---------- Task input ----------

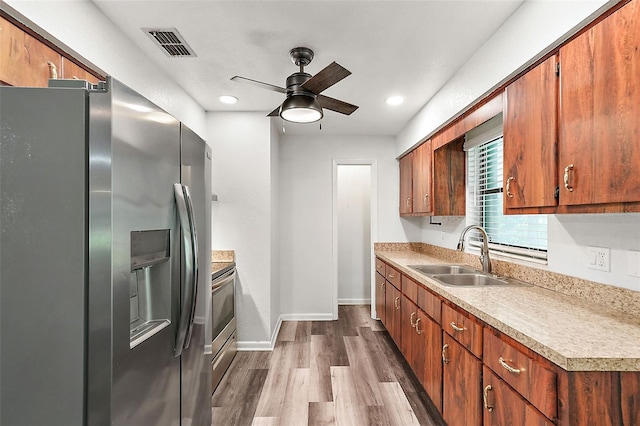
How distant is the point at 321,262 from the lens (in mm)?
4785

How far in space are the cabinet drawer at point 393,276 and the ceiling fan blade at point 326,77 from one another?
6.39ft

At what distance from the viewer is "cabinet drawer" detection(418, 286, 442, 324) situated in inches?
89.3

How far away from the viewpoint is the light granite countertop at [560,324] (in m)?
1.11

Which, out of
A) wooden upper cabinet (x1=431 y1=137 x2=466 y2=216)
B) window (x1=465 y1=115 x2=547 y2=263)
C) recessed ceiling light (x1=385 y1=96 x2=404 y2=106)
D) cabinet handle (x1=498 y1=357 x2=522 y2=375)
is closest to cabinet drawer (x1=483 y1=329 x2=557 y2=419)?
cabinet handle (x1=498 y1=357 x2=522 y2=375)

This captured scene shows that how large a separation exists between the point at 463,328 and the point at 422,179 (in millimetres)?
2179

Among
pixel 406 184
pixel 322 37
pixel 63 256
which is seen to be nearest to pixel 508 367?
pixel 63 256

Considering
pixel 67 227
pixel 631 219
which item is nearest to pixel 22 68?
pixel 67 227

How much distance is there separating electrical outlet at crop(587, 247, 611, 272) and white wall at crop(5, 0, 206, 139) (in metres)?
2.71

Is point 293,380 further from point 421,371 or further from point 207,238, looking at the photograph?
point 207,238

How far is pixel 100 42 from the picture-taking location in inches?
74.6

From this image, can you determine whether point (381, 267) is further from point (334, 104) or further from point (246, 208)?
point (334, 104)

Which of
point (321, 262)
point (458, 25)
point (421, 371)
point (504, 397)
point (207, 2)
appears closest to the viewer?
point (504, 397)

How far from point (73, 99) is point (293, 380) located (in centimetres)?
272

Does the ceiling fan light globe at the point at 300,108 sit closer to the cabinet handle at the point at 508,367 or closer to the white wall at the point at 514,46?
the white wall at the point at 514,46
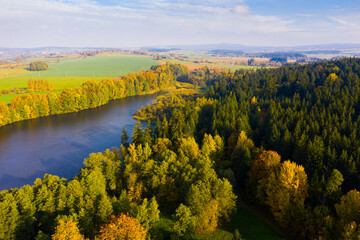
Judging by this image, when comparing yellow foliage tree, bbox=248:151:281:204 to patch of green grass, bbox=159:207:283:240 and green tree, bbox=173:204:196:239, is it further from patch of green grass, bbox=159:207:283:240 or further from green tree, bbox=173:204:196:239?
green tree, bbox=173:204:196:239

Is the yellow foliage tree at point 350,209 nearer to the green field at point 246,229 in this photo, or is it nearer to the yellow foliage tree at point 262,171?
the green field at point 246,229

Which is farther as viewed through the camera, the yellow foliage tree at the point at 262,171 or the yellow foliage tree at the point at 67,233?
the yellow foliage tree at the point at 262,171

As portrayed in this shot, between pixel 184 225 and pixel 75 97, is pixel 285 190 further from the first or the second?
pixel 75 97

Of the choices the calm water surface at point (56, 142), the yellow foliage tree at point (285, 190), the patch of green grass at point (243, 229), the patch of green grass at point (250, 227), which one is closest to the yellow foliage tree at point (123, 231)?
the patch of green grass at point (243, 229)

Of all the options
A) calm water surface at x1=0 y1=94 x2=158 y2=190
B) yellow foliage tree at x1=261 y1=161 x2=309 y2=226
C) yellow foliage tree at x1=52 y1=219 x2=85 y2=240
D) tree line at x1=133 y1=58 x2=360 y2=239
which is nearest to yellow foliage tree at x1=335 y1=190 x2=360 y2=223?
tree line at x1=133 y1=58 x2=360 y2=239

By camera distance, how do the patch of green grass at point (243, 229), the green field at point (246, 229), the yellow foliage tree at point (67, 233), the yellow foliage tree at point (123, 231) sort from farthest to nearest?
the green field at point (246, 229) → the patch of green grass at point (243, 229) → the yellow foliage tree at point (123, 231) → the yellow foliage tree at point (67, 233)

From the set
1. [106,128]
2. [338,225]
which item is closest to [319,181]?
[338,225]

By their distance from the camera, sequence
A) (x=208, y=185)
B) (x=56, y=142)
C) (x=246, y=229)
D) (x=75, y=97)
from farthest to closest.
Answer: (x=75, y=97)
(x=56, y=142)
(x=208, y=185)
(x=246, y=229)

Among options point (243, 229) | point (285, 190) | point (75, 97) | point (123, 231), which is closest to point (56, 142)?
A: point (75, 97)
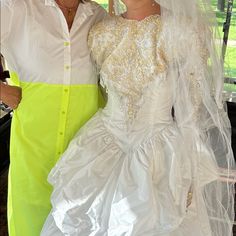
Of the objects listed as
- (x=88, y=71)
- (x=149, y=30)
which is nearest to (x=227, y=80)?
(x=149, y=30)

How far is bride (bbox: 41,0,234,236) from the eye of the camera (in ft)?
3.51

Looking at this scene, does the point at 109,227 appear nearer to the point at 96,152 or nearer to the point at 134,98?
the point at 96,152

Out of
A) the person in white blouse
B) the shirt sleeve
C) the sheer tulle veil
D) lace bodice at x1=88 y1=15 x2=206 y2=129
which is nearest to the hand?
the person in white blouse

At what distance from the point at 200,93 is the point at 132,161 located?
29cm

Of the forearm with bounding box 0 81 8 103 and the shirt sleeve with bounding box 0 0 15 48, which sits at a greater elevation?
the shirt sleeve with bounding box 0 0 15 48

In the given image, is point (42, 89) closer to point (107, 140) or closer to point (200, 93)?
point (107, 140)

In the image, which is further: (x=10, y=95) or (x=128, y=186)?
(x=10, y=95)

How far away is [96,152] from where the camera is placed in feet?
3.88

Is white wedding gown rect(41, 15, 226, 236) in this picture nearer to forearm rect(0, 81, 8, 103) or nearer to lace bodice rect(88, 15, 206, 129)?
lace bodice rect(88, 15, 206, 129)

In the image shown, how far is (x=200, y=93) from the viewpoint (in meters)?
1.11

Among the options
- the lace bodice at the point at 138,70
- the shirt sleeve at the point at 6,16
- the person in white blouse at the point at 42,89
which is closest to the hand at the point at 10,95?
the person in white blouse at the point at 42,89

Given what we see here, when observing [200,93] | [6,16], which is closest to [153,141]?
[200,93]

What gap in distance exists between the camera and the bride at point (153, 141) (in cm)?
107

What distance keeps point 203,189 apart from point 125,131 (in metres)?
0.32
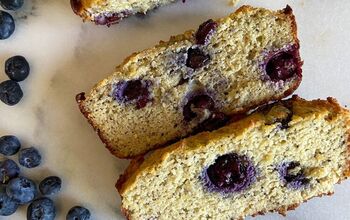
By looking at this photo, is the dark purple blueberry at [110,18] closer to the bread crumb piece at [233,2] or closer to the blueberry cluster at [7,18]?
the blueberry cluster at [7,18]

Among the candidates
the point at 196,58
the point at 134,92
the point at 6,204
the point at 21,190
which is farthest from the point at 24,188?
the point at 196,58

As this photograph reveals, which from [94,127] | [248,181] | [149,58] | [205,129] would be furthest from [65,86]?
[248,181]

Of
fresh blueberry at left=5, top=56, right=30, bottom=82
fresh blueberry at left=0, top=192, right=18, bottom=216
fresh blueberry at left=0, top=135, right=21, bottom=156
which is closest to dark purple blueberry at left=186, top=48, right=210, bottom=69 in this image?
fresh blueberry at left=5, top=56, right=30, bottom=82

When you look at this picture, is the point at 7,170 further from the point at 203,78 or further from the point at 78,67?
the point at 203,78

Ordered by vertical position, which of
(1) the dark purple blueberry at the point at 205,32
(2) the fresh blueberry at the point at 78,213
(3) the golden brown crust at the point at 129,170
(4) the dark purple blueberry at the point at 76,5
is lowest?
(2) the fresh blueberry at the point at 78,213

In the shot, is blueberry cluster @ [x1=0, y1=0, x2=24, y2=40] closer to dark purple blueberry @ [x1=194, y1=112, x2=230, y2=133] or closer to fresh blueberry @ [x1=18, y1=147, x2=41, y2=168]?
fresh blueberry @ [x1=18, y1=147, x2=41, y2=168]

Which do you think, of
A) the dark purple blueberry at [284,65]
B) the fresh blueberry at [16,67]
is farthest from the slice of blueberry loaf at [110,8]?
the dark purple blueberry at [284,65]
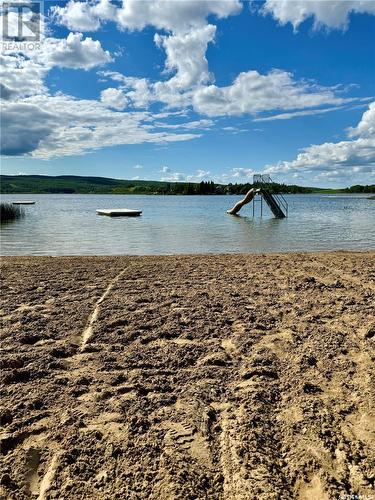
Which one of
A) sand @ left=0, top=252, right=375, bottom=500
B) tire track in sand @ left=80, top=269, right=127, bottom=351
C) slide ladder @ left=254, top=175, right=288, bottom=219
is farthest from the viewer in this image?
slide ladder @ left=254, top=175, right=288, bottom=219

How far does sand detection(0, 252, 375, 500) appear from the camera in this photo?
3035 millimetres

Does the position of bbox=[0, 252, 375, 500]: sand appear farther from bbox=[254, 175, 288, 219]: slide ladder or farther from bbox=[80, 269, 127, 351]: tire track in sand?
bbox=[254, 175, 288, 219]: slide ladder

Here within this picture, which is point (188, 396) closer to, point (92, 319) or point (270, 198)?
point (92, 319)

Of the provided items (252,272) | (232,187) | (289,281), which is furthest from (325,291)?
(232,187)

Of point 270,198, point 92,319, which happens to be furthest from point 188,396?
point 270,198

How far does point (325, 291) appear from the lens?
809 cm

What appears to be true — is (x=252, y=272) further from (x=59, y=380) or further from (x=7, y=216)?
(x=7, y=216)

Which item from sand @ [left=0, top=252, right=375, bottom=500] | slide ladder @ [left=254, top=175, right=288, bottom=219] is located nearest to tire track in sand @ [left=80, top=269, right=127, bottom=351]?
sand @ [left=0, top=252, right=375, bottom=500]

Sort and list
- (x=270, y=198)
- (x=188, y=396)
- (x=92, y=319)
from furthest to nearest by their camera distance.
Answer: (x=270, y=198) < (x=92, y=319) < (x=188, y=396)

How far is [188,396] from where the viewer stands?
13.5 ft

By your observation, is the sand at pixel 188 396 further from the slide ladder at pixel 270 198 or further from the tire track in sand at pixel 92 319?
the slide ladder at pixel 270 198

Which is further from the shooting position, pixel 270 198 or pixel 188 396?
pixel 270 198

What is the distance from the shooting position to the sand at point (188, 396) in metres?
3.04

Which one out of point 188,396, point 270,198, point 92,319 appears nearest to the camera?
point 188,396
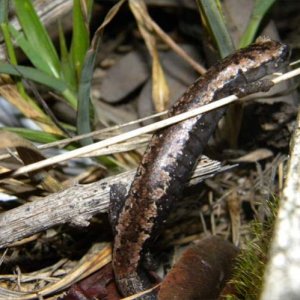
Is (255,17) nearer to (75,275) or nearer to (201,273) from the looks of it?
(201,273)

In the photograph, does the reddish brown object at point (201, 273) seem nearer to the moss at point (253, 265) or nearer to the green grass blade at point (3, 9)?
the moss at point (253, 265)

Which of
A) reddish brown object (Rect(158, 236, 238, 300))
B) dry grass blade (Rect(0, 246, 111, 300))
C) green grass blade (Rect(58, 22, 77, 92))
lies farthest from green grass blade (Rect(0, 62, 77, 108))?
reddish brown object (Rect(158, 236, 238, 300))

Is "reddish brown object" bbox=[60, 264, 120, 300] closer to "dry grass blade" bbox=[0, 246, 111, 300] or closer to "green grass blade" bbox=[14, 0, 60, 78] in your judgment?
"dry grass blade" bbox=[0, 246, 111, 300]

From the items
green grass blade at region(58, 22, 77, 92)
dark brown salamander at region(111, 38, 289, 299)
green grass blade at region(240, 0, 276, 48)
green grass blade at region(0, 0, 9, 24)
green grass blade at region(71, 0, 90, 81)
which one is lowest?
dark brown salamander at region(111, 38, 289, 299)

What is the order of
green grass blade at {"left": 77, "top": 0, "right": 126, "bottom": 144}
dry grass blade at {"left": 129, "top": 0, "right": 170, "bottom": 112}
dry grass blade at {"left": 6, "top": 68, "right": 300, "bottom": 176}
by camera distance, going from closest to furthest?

----------
---------- Task input ----------

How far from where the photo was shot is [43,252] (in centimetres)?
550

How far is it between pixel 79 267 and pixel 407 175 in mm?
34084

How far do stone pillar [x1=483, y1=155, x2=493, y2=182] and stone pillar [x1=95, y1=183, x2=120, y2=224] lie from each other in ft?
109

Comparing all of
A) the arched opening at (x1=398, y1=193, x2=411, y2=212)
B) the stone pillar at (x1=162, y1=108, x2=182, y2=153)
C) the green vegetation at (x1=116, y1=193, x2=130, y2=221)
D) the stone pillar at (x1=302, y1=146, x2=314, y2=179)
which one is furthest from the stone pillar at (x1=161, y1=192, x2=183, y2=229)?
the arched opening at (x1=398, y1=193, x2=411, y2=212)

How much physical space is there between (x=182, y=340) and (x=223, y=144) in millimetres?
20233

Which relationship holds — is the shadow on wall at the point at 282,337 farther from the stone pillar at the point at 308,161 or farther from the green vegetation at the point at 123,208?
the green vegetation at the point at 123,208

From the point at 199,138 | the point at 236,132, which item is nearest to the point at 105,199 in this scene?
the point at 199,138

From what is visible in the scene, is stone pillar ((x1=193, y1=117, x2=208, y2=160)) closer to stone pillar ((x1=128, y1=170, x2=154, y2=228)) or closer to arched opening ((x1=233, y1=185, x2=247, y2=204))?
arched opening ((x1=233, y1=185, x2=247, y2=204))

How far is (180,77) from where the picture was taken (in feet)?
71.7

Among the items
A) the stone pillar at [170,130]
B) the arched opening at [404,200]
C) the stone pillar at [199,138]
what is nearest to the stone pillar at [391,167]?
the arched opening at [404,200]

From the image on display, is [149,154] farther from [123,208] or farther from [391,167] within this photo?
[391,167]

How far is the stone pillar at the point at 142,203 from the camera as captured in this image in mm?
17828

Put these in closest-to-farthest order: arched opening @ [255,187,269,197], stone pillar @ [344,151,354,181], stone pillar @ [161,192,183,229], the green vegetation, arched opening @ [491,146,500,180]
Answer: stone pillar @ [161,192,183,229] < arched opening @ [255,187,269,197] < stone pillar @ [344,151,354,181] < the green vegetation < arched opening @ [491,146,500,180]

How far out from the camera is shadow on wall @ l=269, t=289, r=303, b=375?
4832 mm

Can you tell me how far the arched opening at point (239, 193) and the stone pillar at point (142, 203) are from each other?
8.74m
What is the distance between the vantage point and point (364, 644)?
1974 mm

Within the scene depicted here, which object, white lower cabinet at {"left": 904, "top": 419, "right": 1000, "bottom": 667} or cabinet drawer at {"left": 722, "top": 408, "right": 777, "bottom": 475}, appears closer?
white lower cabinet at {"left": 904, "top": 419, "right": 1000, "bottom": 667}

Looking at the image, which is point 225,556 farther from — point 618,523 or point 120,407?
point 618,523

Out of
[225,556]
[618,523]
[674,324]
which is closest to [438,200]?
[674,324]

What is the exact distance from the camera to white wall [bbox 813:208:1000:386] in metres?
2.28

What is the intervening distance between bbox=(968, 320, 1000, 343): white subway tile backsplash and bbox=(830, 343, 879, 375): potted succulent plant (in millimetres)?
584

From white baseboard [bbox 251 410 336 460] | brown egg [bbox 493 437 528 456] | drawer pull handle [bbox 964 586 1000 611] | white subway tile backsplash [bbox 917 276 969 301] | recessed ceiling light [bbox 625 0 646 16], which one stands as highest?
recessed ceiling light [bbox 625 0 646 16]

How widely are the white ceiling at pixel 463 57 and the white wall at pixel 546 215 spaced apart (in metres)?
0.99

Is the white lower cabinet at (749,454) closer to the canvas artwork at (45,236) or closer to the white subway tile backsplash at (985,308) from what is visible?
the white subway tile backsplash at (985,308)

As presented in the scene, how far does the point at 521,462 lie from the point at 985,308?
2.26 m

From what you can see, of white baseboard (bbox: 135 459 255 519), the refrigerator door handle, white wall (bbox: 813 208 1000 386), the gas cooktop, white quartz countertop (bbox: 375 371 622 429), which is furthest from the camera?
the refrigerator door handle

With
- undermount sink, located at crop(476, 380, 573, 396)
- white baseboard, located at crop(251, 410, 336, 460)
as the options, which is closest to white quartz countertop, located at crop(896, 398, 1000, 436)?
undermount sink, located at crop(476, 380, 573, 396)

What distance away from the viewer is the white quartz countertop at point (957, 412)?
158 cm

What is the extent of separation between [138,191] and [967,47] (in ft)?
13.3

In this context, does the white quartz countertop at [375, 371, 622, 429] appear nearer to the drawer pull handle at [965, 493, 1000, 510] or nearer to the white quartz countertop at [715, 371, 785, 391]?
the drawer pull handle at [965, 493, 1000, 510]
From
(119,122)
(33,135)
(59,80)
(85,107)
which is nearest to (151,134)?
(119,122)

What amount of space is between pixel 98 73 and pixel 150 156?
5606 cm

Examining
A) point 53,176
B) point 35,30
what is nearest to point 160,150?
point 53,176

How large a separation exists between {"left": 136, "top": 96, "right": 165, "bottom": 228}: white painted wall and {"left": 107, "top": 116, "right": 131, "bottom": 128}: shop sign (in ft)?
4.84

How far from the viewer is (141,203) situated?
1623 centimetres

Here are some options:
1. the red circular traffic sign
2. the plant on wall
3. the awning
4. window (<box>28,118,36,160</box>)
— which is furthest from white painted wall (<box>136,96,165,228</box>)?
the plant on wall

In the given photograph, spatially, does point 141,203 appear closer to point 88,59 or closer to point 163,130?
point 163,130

----------

- Instructions for the task -
Identify each line above that contains the word "where" and copy every one of them.

- Exercise response -
How far away is [96,152] from where the camera is placed in feet?
How far is [188,396] from where the viewer stands?
How far from where the photo was shot is [43,252] (in centimetres)?
How far is (180,77) from where the picture was taken (in feet)?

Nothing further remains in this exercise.